_Selected text_:
Raiding has always been, first and foremost, about playing with your friends. Sure, pick up raids exist; they can be a means to an end in scooping up some last second loot when you need it. There aren't nearly as many people out there with memorable PUG raid experiences as there are those with genuine lasting memories of the games they played at times in their lives with groups of people they felt at home with, though.

My personal experiences with raiding include the tried and true World of Warcraft for many of it's expansions, SW:TOR for most of it's early life, and most recently Wildstar, a game with the most punishing and brutal raiding I've ever seen to date. No matter the title or style of raid though, one thing was always constant – raiding was something you couldn't do alone. Raiding was something that meant coordination, teamwork and effort. It usually wasn't easy, you usually weren't enjoying countless wipes, and you certainly had a difficult time explaining to friends and family why you weren't available to go out that night, but you sure did feel that addicting adrenaline rush every time you beat a new progression boss.

It's difficult to really pin down expectations for “Raiding” in what is very much a freemium model game. Sure, SWGOH is extremely merciful to it's free to play crowd, in ways some would argue are very difficult to find in rival games, but at it's core is still that grinning little devil of freemium addiction. Regardless, the notion of Raiding carries with it a very real sense of camaraderie with your guild mates – it's something a lot of us have many, many hours of experience with across a vast collection of games. When we hear the word, it instantly triggers many thoughts about where the possibilities could go. How does it play out in a mobile setting, though? Is it the same sense of collaboration and effort, or is it just another freemium-designed cash grab?

Well, early signs have pointed to the idea of it just maybe being something more engaging than one would initially expect from a mobile offering. We're genuinely excited for it. The concept seems fun, the encounter seems to have a lot of rules and gimmicks in place, and it FEELS like raiding should feel... preparations and comp tinkering, studying abilities and their cooldowns and devising strategies to best suit different situations... all of the pieces are here. This could actually work!

However, the rewards are a glaring issue for us.

Here's the thing – I understand the need for any freemium game to keep it's pay wall in place. I get it. Everything can't be for free, people need to pay to keep the engine moving, it's nothing new. Anyone here from the smallest minnow to the biggest blubbery whale understands that money has to keep coming in. What we are saying though, and what we're saying louder than we've ever said before, is that there needs to be a point in this game's life cycle where it finally feels like we're actually just being rewarded for what we've done.

Let me elaborate on that last part a bit.

Essentially, pay walls already exist well before we get to the Rancor – first, you need to spend energy to build up Guild Coins for the guild. While this doesn't necessarily take money to complete, it does take time and effort. Daily Guild Activites, however, definitely bring in the money... and plenty of it. We don't mind competing with each other over this – in fact, it can be kind of fun. Some days are easier to split the purse on, so having a few other days be friendly rivalry is okay with us. But, that's not all... you also need teams of worthy characters, plenty of gear to flesh them out, and star ranks to ensure they're raid-worthy.

All of this adds up to a lot of work. The raid itself is basically the culmination of everything you've done finally being put to the ultimate test. It's the “end game” this game has so desperately needed.

This is where things fly off of the rails, though.

_Exercises_:
A. Decide whether each statement agrees with the passage on raiding, answering yes or no and quoting the deciding words: (i) The writer has raided in Wildstar. (ii) The writer says building up Guild Coins necessarily takes money. (iii) The writer finds competing with guild mates over Daily Guild Activities unpleasant.
B. From the passage on raiding, write out the words starting with "However, the rewards" and going on through "part a bit.".
C. According to the passage on raiding, what must be spent to build up Guild Coins for the guild?

_Supplied information_:
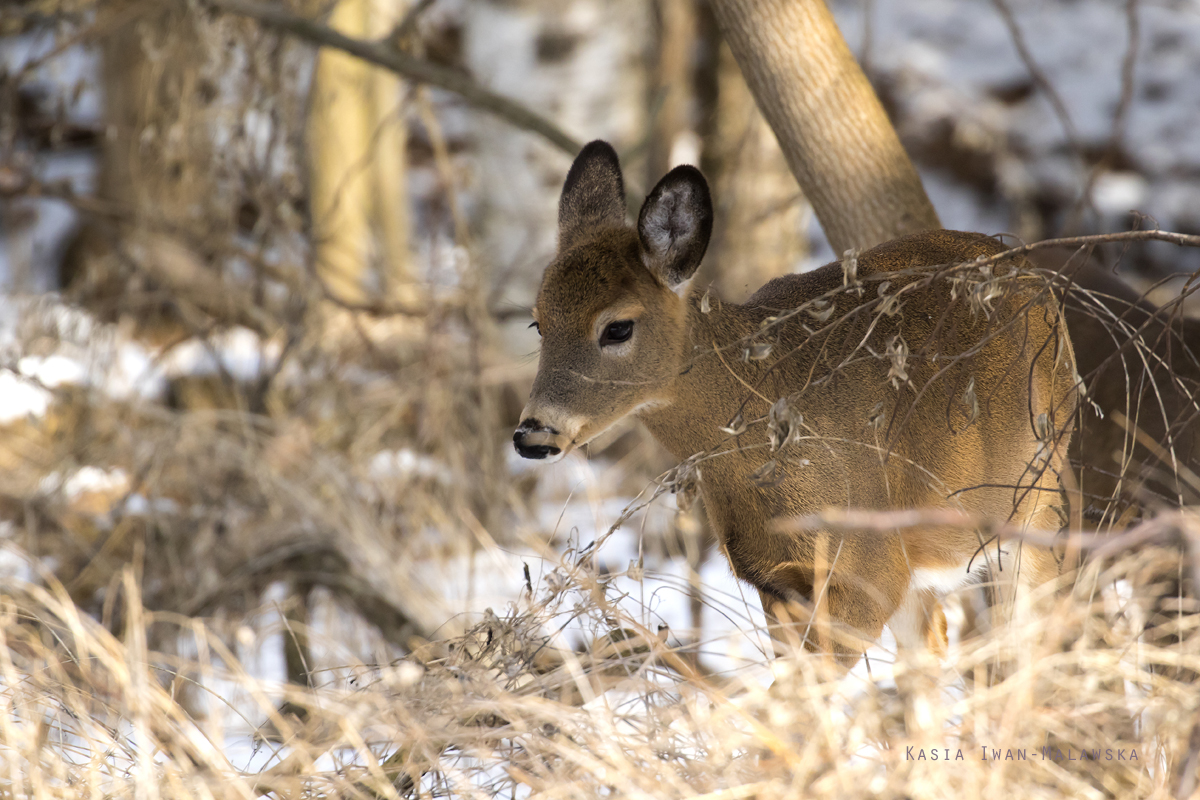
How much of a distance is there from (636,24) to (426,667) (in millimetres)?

_Written answers_:
A.
(i) Yes: "most recently Wildstar, a game with the most punishing and brutal raiding I've ever seen to date"
(ii) No: "While this doesn't necessarily take money to complete, it does take time and effort."
(iii) No: "We don't mind competing with each other over this – in fact, it can be kind of fun."

B.
However, the rewards are a glaring issue for us.

Here's the thing – I understand the need for any freemium game to keep it's pay wall in place. I get it. Everything can't be for free, people need to pay to keep the engine moving, it's nothing new. Anyone here from the smallest minnow to the biggest blubbery whale understands that money has to keep coming in. What we are saying though, and what we're saying louder than we've ever said before, is that there needs to be a point in this game's life cycle where it finally feels like we're actually just being rewarded for what we've done.

Let me elaborate on that last part a bit.

C. Energy.